===== Text for analysis

Six of the monkeys were then fed a low-fat regression diet,⁵ whereas 3 monkeys remained on the atherogenic diet. After 8 months, the animals were again sedated and anesthetized, and the infusion of thrombin was repeated. After a recovery period of at least 1 week, the animals were euthanized by administration of sodium pentobarbital (200 mg/kg IV). Lung tissue was harvested for protein C activation assays, and arterial tissue was harvested for morphometric and vasomotor studies.⁵ Lung tissue from 7 additional atherosclerotic monkeys⁵ was used for protein C activation assays. The protocol was approved by the University of Iowa and Veterans Affairs Animal Care and Use Committees.

Hemostasis Assays
Plasma APC was measured by enzyme capture assay using the anti-human protein C light-chain monoclonal antibody C3¹⁶ and chromogenic substrate S-2366, as described previously.¹² The assay was standardized using a pool of normal monkey plasma that contained 6.5 ng/mL APC. Compared with pooled human plasma, pooled monkey plasma contained 3-fold higher APC activity. The activated partial thromboplastin time (APTT) was measured in an ACL-300+ coagulometer (Instrumentation Laboratory) using the Platelin L reagent (Organon Tecknika Corp). For some analyses, the C3 monoclonal antibody was added (final concentration, 40 µg/mL) before measuring the APTT. This concentration of the C3 antibody inhibited the activity of APC in Protac-activated pooled monkey plasma by 90% (data not shown). Plasma levels of thrombin-antithrombin complexes were measured by enzyme immunoassay (Behring Diagnostics Inc). To measure the APC sensitivity of plasma factor V, monkey plasma was diluted 1:10 into human factor V–deficient plasma (George King Bio-Medical, Inc). The APTT was then performed in the presence of 0 to 20 nmol/L human APC (Enzyme Research Laboratories), as described previously.¹²

Protein C Activation
The ability of lung lysates to enhance the activation of protein C (thrombomodulin activity) was measured using a 2-stage assay described previously.^17,18 Lung tissue was homogenized in 0.02 mol/L Tris-HCl and 0.1 mol/L NaCl (pH 8.0) and incubated in 1.0% Triton X-100 for 10 minutes at room temperature. Lysates were then incubated for 60 minutes with 2.6 nmol/L human thrombin (Enzyme Research Laboratories) and 0.15 µmol/L human protein C (Immuno AG). The reaction was stopped by addition of heparin and antithrombin, and the amidolytic activity of APC was measured spectrophotometrically. Reference curves were generated using rabbit lung thrombomodulin (American Diagnostica). One unit of activity was defined as the amount of APC generated in the presence of 1.0 nmol/L rabbit thrombomodulin (Kabi Pharmacia Hepar, Inc). The protein content of the lysates was measured using a modified Bradford method (Bio-Rad Laboratories).

==========
===== Data for analysis

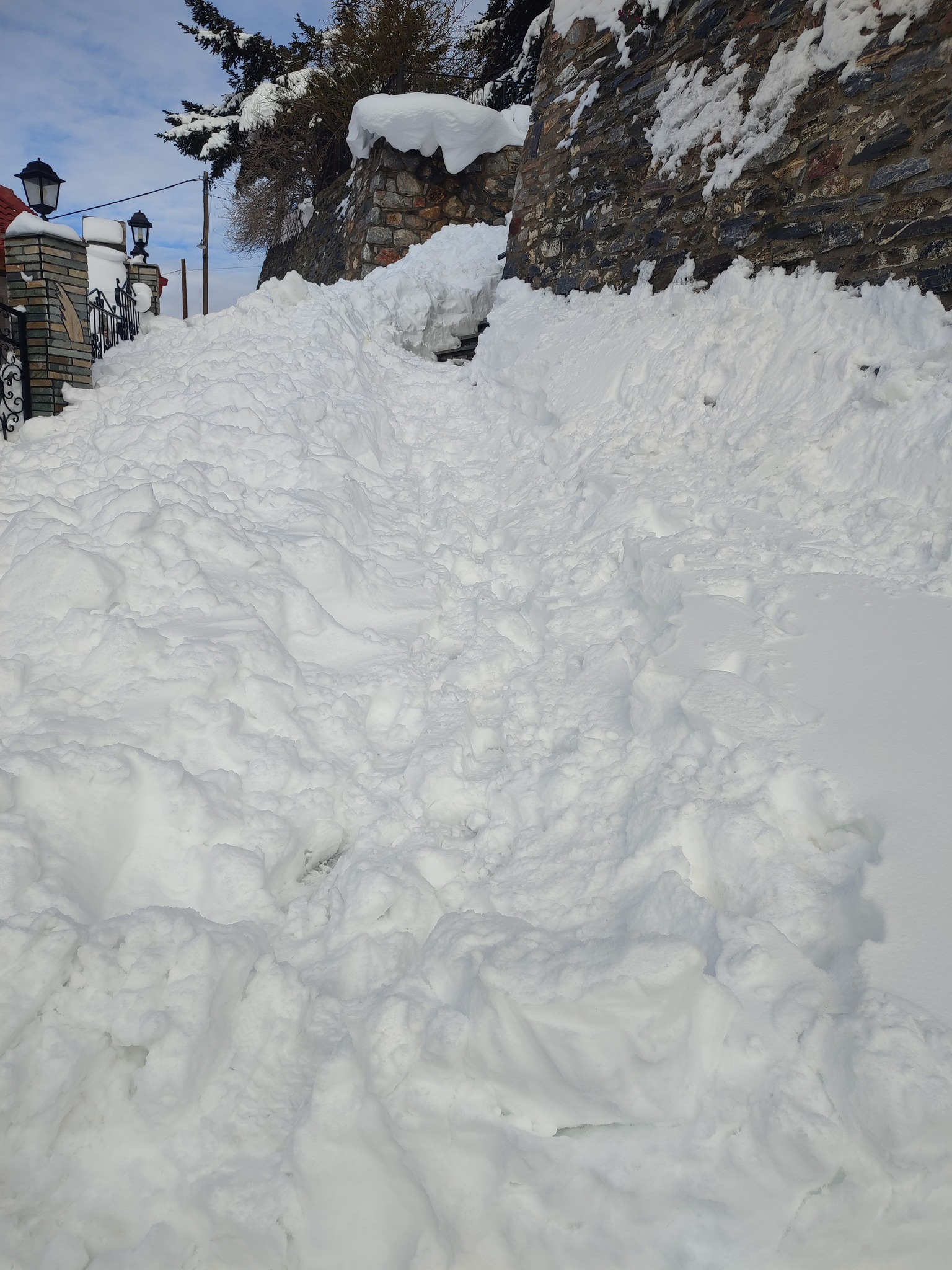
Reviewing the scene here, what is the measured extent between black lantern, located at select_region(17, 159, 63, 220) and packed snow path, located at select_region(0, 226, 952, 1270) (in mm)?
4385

==========
===== Data for analysis

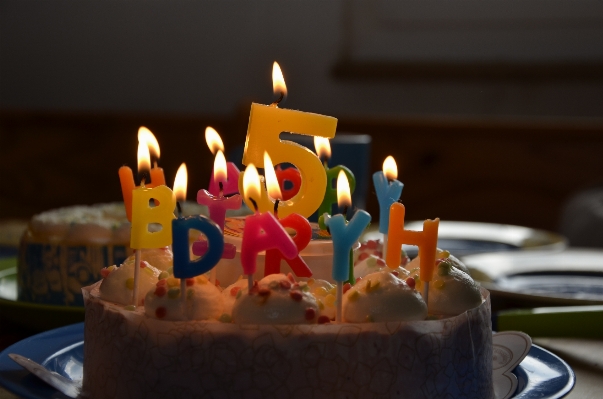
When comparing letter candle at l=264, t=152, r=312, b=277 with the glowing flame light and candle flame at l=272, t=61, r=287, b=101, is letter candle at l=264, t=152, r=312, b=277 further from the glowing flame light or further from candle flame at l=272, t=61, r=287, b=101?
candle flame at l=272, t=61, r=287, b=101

==========

— Questions —
**A.** In the methods text, what concentration of APC did the pool of normal monkey plasma used to standardize the assay contain?
**B.** Continue the methods text from the point where it stops.

— Results —
**A.** 6.5 ng/mL

**B.**
Other Assays
Serum total cholesterol, HDL cholesterol, LDL cholesterol, and triglycerides were measured in the clinical laboratories of the University of Iowa Hospitals. Plasma tHcy, defined as the total concentration of homocysteine after quantitative reductive cleavage of all disulfide bonds,¹⁹ was measured in the University of Iowa General Clinical Research Center by high-performance liquid chromatography.²⁰

Statistical Analysis
The paired, 2-tailed Student’s t test was used to compare values obtained before and after 8 months of the regression diet. Unpaired Student’s t tests were used to compare values for thrombomodulin activity between control, atherosclerotic, and regression groups. APTT and APC responses to thrombin were analyzed using 2-way repeated-measures ANOVA with Bonferroni multiple-comparison analysis. A value of P<0.05 was used to define statistical significance. Values are reported as mean±SEM.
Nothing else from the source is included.